BigqueryMigration
BigqueryMigraiton is a tool or a ruby library to migrate (or alter) BigQuery table schema.
Requirements
- Ruby >= 2.3.0
Installation
Add this line to your application's Gemfile:
gem 'bigquery_migration'
And then execute:
$ bundle
Or install it yourself as:
$ gem install bigquery_migration
Usage
Define your desired schema, this tool automatically detects differences with the target table, and takes care of adding columns, or dropping columns (actually, select & copy is issued), or changing types.
CLI
config.yml
bigquery: &bigquery
json_keyfile: your-project-000.json
dataset: your_dataset_name
table: your_table_name
# If your data is in a location other than the US or EU multi-region, you must specify the location
# location: asia-northeast1
actions:
- action: create_dataset
<<: *bigquery
- action: migrate_table
<<: *bigquery
columns:
- { name: 'timestamp', type: 'TIMESTAMP' }
- name: 'record'
type: 'RECORD'
fields:
- { name: 'string', type: 'STRING' }
- { name: 'integer', type: 'INTEGER' }
Run
$ bundle exec bq_migrate run config.yml # dry-run
$ bundle exec bq_migrate run config.yml --exec
Library
require 'bigquery_migration'
config = {
json_keyfile: '/path/to/your-project-000.json',
dataset: 'your_dataset_name',
table: 'your_table_name',
# If your data is in a location other than the US or EU multi-region, you must specify the location
# location: asia-northeast1,
}
columns = [
{ name: 'string', type: 'STRING' },
{ name: 'record', type: 'RECORD', fields: [
{ name: 'integer', type: 'INTEGER' },
{ name: 'timestamp', type: 'TIMESTAMP' },
] }
]
migrator = BigqueryMigration.new(config)
migrator.migrate_table(columns: columns)
# migrator.migrate_table(schema_file: '/path/to/schema.json')
LIMITATIONS
There are serveral limitations because of BigQuery API limitations:
- Can not handle
mode: REPEATED
columns - Can add only
mode: NULLABLE
columns - Columns become
mode: NULLABLE
after type changing - Will be charged because a query is issued (If only adding columns, it is not charged because it uses patch_table API)

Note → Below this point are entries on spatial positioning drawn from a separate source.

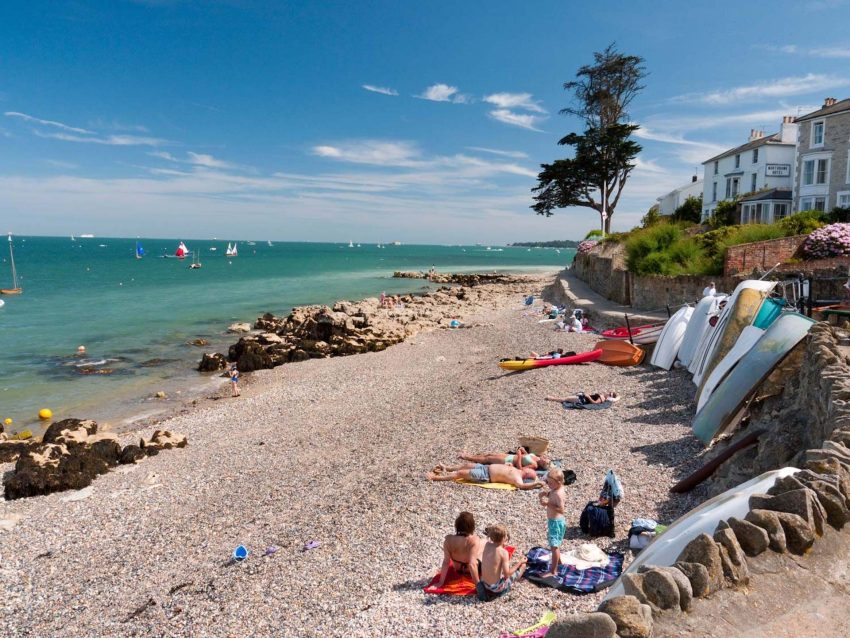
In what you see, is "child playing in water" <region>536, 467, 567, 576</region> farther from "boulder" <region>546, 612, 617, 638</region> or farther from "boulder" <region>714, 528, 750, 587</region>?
"boulder" <region>546, 612, 617, 638</region>

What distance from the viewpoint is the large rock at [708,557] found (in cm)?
324

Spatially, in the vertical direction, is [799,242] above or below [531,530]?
above

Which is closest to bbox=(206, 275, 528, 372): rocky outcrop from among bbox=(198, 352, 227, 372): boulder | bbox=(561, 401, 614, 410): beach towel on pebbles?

This tool has an advantage that it is faster than reloading data entirely.
Further Details
- See BigQueryテーブルのスキーマを変更する - sonots:blog (Japanese)
Development
Run example:
Service Account
Prepare your service account json at example/your-project-000.json
, then
$ bundle exec bq_migrate run example/example.yml # dry-run
$ bundle exec bq_migrate run example/example.yml --exec
OAuth
Install gcloud into your development environment:
curl https://sdk.cloud.google.com | bash
gcloud init
gcloud auth login
gcloud auth application-default login
gcloud config set project <GCP_PROJECT_NAME>
Make sure gcloud
works
gcloud compute instances list
Run as:
$ bundle exec bq_migrate run example/application_default.yml # dry-run
$ bundle exec bq_migrate run example/application_default.yml --exec
Run test:
$ bundle exec rake test
To run tests which directly connects to BigQuery, prepare example/your-project-000.json
, then
$ bundle exec rake test
Contributing
Bug reports and pull requests are welcome on GitHub at https://github.com/sonots/bigquery_migration. This project is intended to be a safe, welcoming space for collaboration, and contributors are expected to adhere to the Contributor Covenant code of conduct.
License
The gem is available as open source under the terms of the MIT License.